One day, as was expected, the grandmother passed. There was a funeral, and the town mourned. Black caterpillars roamed around all day in procession. Up and down the streets they crawled.

That night, he lay by Kitty. Autumn was beginning to reach its peak, and cool air pulsed into the room.

“Come back to America with me,” Kitty said softly. Her voice had ceased to have the daydreaming quality it had held since their first meeting. She said this openly, as if the words were merely wrapping that existed for the sole purpose of presenting a single, pure thought that came straight from her heart.

The traveller lay silently and looked into himself. He looked for the source of that echo that he thought he had found so he could return to her a similar gift. His heart was finally open, and he grasped in the darkness for it. But each time he did so, he missed and grabbed a handful of autumn air. Desperately he tried to look for it.

He once thought he saw it, but it was a faded picture in a frame— the original was nowhere to be found.

He sank back in on himself.

It had died with the boy who first came here so many years ago.
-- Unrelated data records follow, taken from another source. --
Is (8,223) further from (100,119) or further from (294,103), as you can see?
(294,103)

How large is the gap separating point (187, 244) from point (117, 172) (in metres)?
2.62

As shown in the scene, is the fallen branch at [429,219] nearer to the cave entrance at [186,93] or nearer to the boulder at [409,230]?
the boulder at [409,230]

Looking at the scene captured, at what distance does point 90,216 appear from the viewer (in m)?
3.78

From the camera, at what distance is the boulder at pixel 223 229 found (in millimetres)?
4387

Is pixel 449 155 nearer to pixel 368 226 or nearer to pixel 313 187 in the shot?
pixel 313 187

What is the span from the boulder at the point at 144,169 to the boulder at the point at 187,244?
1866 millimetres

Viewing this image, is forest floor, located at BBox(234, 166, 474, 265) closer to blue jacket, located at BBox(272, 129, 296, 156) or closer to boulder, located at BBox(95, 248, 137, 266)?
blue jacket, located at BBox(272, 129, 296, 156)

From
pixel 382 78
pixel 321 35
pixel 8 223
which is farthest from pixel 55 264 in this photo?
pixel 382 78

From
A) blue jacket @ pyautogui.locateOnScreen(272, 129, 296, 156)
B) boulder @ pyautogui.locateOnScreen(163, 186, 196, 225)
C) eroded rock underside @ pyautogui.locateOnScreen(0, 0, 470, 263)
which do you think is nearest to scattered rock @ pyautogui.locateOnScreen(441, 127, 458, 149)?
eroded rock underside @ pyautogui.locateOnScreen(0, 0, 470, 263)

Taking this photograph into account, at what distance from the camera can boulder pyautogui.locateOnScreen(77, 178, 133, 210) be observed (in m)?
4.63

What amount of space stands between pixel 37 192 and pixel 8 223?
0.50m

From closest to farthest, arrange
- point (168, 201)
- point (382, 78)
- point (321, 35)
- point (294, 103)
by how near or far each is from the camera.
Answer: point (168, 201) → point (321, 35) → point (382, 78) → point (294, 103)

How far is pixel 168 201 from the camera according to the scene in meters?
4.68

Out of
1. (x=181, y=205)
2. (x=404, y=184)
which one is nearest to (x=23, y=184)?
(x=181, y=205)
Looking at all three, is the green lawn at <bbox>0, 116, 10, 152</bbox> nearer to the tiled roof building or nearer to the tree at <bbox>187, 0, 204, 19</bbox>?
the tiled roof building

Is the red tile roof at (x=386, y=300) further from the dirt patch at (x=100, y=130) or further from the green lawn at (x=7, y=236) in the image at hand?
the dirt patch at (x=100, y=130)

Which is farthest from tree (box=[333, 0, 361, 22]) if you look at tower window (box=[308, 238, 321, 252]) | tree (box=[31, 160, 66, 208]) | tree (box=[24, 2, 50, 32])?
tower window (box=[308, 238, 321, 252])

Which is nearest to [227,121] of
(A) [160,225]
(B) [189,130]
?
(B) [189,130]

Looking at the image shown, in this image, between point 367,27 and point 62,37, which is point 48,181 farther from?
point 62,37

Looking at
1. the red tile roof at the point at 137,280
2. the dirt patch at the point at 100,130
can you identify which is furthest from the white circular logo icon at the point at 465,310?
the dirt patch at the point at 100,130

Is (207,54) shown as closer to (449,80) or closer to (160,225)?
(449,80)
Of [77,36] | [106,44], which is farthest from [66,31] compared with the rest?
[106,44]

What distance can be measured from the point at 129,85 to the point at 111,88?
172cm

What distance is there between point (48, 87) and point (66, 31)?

The traveller had only inherited the memories of that boy, but nothing else. Pale snapshots. The rest still belonged to that corpse, locked away in his coffin, rotting away with him.

The ghosts were nowhere to be found anymore. They were truly no longer needed.

He said “okay.”

He was to resume his travels.

He never saw old Goriot again. The dog died shortly after. Some say that he starved himself— that he spent his days outside the Trattoria da Nomentana but refused food from anyone who tried to feed it.

No one knew why it kept coming if it wasn’t going to eat.